RJCは、伝統ある「日本カー・オブ・ザ・イヤー」を「メーカーの接待づけ」や「運動性能に偏重した選考」が多いなどと批判して1991年に誕生した。このため、過去の受賞車も、「日本」にはスポーツカーや高級車が多く、軽の受賞は一度もないのに対して、「RJC」はスポーツカーよりもファミリーカーが多く、軽が何度も受賞している。
過去の受賞例を見ると、両賞が一致したのは、2011年の日産リーフのほか、2001年のホンダフィット、2000年のホンダシビック/フェリオ、1997年のトヨタプリウス、1992年の日産マーチしかない。
今年は両賞とも同じスポーツカーが上位を占める
今回、「日本」の最高得点だったロードスターが得票442点に対して、次点のホンダS660は401点で、スポーツカー同士が首位を争った。スズキアルト/アルトラパンは6位(75点)と振るわなかった。
一方、「RJC」は首位のスズキアルト/アルトラパンが264点だったが、次点はマツダロードスターの194点、3位はホンダS660の190点で、こちらもスポーツカー2台が上位に食い込んだ格好となった。

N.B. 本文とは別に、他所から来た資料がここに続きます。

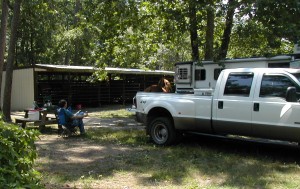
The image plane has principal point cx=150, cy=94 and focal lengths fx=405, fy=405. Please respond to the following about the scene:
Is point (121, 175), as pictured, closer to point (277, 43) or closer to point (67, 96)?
point (277, 43)

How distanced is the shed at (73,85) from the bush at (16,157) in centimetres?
1586

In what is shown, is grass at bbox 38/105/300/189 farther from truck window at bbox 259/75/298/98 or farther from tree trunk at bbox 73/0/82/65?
tree trunk at bbox 73/0/82/65

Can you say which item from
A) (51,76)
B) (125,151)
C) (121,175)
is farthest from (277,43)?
(51,76)

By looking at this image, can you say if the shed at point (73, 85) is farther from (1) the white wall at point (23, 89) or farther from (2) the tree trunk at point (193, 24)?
(2) the tree trunk at point (193, 24)

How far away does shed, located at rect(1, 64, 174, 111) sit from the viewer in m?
21.4

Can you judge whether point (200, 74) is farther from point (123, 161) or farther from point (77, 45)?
point (77, 45)

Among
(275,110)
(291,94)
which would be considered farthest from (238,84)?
(291,94)

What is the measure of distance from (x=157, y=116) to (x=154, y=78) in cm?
2073

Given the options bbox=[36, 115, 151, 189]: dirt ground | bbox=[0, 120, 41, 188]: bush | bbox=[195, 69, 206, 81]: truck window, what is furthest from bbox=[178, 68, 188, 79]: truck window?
bbox=[0, 120, 41, 188]: bush

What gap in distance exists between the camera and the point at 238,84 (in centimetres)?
842

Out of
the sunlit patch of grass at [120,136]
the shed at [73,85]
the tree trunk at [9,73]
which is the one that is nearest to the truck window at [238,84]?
the sunlit patch of grass at [120,136]

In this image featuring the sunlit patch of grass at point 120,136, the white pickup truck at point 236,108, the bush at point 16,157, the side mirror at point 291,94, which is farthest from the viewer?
the sunlit patch of grass at point 120,136

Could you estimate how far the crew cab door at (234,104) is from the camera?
8.06 m

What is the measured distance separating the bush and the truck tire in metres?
5.25
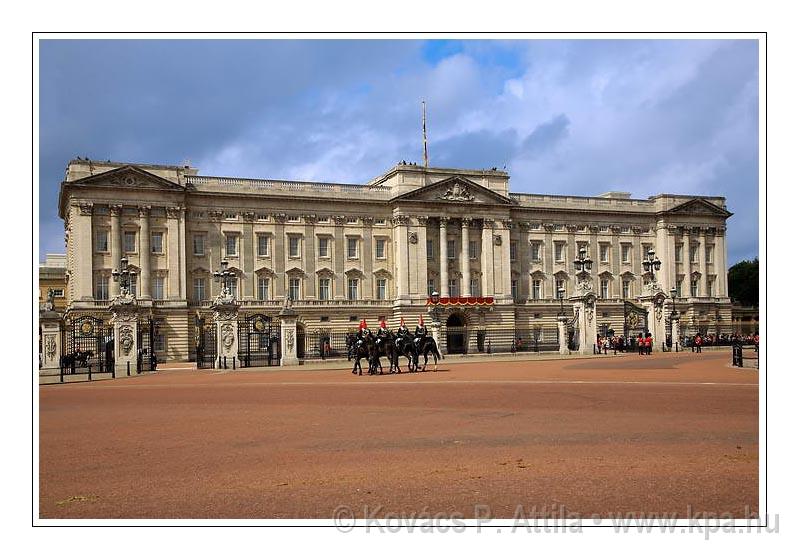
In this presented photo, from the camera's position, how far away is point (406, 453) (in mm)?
12367

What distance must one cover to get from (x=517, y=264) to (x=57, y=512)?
224 ft

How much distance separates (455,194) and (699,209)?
27.1 metres

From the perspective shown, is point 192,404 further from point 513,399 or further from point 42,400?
point 513,399

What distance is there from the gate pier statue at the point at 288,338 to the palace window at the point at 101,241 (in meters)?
26.7

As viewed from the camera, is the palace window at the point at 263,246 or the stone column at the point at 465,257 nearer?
the palace window at the point at 263,246

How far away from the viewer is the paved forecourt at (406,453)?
31.3 feet

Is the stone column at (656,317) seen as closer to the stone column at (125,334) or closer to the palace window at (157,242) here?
the stone column at (125,334)

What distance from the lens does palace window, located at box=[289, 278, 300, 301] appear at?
68.3 meters

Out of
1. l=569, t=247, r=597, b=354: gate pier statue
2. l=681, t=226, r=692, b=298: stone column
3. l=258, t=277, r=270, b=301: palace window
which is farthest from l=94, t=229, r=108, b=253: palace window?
l=681, t=226, r=692, b=298: stone column

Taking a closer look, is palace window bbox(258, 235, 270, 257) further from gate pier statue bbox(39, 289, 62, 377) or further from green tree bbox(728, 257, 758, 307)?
green tree bbox(728, 257, 758, 307)

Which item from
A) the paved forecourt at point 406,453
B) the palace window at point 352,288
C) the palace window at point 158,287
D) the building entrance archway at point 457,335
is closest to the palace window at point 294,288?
the palace window at point 352,288

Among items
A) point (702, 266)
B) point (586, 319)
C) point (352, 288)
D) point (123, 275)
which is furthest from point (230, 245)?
point (702, 266)
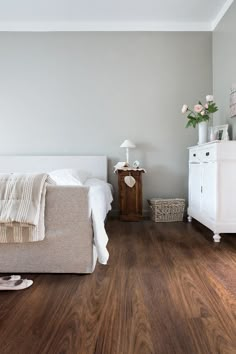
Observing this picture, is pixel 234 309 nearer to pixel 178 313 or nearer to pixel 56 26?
pixel 178 313

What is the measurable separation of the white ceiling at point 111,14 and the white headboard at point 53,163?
70.8 inches

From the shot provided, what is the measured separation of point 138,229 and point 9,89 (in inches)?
104

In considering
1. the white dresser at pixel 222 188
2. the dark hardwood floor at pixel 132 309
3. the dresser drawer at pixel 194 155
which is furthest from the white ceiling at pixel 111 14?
the dark hardwood floor at pixel 132 309

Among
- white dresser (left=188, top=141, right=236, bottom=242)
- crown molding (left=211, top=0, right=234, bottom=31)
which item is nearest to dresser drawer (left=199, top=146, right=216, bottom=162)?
white dresser (left=188, top=141, right=236, bottom=242)

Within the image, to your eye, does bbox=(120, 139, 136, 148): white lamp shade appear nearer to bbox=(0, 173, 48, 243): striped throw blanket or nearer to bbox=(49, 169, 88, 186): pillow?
bbox=(49, 169, 88, 186): pillow

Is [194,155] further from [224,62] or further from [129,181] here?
[224,62]

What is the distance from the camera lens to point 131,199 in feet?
12.1

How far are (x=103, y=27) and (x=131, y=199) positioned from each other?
2392 mm

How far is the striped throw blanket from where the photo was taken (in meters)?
1.73

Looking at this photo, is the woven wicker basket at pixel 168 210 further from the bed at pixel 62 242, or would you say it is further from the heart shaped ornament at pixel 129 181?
the bed at pixel 62 242

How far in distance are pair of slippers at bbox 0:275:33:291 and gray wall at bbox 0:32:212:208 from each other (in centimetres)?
246

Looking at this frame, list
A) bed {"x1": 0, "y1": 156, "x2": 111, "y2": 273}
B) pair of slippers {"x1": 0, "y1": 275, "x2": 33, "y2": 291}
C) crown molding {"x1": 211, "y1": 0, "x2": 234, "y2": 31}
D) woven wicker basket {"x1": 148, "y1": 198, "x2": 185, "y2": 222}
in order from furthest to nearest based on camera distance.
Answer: woven wicker basket {"x1": 148, "y1": 198, "x2": 185, "y2": 222}, crown molding {"x1": 211, "y1": 0, "x2": 234, "y2": 31}, bed {"x1": 0, "y1": 156, "x2": 111, "y2": 273}, pair of slippers {"x1": 0, "y1": 275, "x2": 33, "y2": 291}

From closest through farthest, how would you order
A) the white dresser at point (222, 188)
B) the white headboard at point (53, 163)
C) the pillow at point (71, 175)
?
the white dresser at point (222, 188)
the pillow at point (71, 175)
the white headboard at point (53, 163)

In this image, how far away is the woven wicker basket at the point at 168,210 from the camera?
3.64 metres
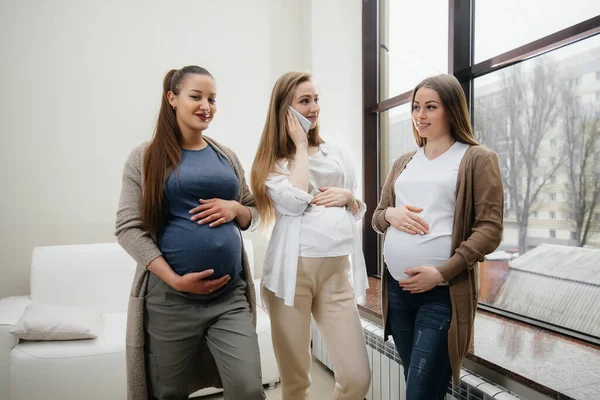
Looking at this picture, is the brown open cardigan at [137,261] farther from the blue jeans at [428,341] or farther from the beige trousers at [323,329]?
A: the blue jeans at [428,341]

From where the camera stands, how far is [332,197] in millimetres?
1514

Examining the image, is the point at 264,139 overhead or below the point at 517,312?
overhead

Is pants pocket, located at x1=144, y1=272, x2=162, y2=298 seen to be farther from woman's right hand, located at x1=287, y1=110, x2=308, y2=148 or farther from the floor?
the floor

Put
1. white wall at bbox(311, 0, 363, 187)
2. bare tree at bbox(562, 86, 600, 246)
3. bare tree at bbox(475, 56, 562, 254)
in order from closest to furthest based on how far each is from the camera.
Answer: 1. bare tree at bbox(562, 86, 600, 246)
2. bare tree at bbox(475, 56, 562, 254)
3. white wall at bbox(311, 0, 363, 187)

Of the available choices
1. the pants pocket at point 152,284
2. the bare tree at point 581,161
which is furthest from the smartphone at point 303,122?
the bare tree at point 581,161

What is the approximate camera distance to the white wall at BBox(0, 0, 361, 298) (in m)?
2.76

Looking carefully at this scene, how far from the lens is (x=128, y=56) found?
3.01 meters

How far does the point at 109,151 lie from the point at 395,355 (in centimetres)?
234

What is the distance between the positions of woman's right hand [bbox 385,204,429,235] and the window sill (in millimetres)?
612

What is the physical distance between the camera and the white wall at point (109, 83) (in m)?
2.76

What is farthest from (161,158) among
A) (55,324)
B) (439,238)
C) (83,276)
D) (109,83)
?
(109,83)

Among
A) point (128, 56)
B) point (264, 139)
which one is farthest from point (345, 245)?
point (128, 56)

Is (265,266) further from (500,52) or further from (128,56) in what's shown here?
(128,56)

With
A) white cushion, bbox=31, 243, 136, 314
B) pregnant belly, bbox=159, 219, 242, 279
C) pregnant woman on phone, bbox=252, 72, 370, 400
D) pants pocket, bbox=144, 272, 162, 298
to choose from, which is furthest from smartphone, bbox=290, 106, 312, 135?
white cushion, bbox=31, 243, 136, 314
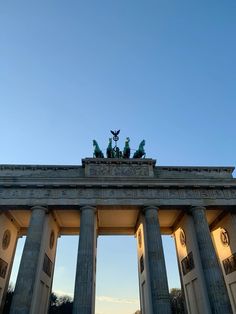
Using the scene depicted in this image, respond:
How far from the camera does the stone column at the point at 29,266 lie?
16797mm

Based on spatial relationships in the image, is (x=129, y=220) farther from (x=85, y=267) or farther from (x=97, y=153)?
(x=85, y=267)

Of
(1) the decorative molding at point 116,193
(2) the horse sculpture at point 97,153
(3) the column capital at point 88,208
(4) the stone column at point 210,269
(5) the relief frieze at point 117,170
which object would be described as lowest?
(4) the stone column at point 210,269

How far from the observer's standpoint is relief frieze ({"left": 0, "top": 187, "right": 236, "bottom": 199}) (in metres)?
22.3

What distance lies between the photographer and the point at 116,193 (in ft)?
74.8

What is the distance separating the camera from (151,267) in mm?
19094

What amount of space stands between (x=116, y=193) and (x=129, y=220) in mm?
5030

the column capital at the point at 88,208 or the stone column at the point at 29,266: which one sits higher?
the column capital at the point at 88,208

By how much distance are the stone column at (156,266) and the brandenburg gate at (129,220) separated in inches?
2.7

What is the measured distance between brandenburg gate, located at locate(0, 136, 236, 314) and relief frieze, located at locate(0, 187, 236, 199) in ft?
0.31

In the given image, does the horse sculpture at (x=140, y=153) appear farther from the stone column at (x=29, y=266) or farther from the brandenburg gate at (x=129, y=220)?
the stone column at (x=29, y=266)

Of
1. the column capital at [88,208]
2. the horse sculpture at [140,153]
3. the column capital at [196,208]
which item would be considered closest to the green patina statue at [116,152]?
the horse sculpture at [140,153]

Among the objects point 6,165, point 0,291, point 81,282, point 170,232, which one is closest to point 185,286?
point 170,232

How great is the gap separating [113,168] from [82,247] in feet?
28.7

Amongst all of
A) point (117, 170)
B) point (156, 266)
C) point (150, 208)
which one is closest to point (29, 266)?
point (156, 266)
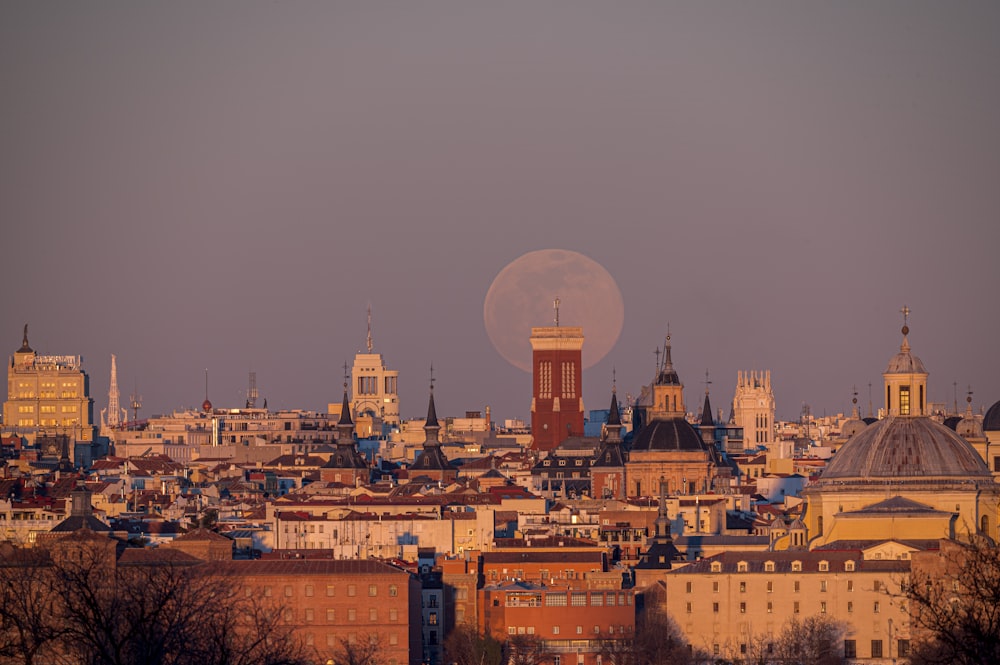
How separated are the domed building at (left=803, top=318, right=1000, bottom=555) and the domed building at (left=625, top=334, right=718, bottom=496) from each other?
151 ft

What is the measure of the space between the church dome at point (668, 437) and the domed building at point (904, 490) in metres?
48.8

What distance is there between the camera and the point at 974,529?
4793 inches

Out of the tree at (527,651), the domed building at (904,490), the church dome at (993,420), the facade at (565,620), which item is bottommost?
the tree at (527,651)

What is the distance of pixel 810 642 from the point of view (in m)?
107

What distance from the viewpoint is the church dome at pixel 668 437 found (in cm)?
17625

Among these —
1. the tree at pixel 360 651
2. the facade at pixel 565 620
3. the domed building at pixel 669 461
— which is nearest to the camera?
the tree at pixel 360 651

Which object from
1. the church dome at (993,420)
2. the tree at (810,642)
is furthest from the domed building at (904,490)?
the church dome at (993,420)

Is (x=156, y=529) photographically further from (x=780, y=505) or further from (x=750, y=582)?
(x=780, y=505)

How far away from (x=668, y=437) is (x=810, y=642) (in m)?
69.7

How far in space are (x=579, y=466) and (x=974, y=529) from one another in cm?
6985

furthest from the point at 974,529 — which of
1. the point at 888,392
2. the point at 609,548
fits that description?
the point at 609,548

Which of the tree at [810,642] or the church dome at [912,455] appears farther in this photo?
the church dome at [912,455]

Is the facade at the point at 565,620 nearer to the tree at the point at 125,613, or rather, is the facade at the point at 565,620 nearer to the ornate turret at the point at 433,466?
the tree at the point at 125,613

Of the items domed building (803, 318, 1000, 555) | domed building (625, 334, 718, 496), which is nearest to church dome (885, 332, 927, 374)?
domed building (803, 318, 1000, 555)
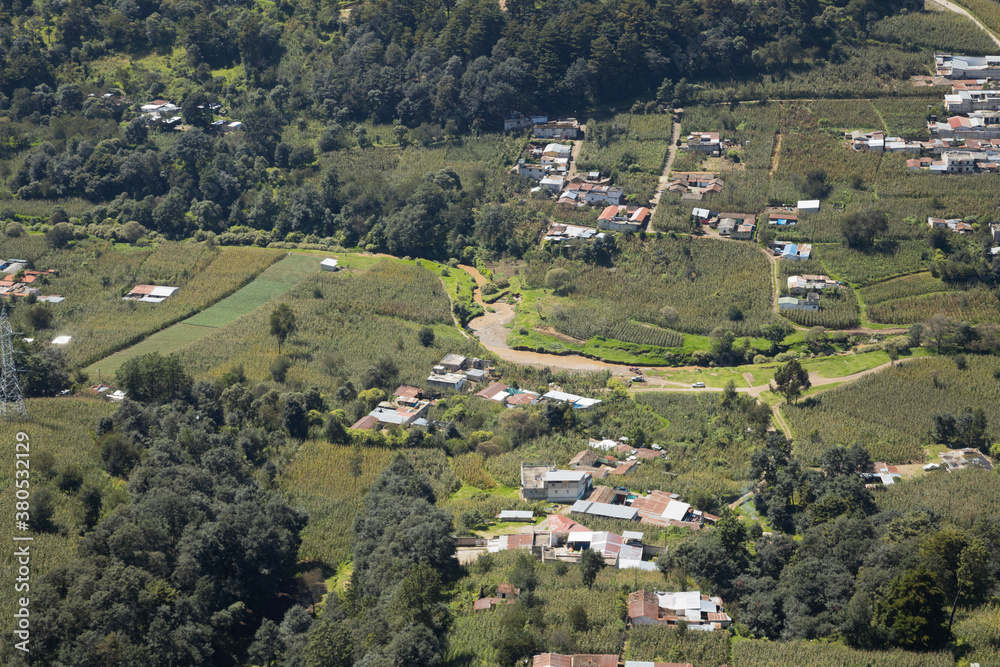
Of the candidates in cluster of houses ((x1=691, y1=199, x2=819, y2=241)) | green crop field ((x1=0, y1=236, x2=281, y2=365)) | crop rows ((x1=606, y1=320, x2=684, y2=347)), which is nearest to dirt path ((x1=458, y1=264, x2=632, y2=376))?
crop rows ((x1=606, y1=320, x2=684, y2=347))

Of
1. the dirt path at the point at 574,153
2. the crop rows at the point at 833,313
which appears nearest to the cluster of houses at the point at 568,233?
the dirt path at the point at 574,153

これは、2015年がスポーツカーの当たり年だったことを示している。日本カー・オブ・ザ・イヤー実行委員会もスズキアルトを「軽自動車が本来持つべき魅力をとことん追求し、基本性能に極めて優れたモデル」と認め、スモールモビリティー部門賞として処遇した。
今年のカーオブザイヤーは例年以上に、両賞が接近、拮抗する形になった。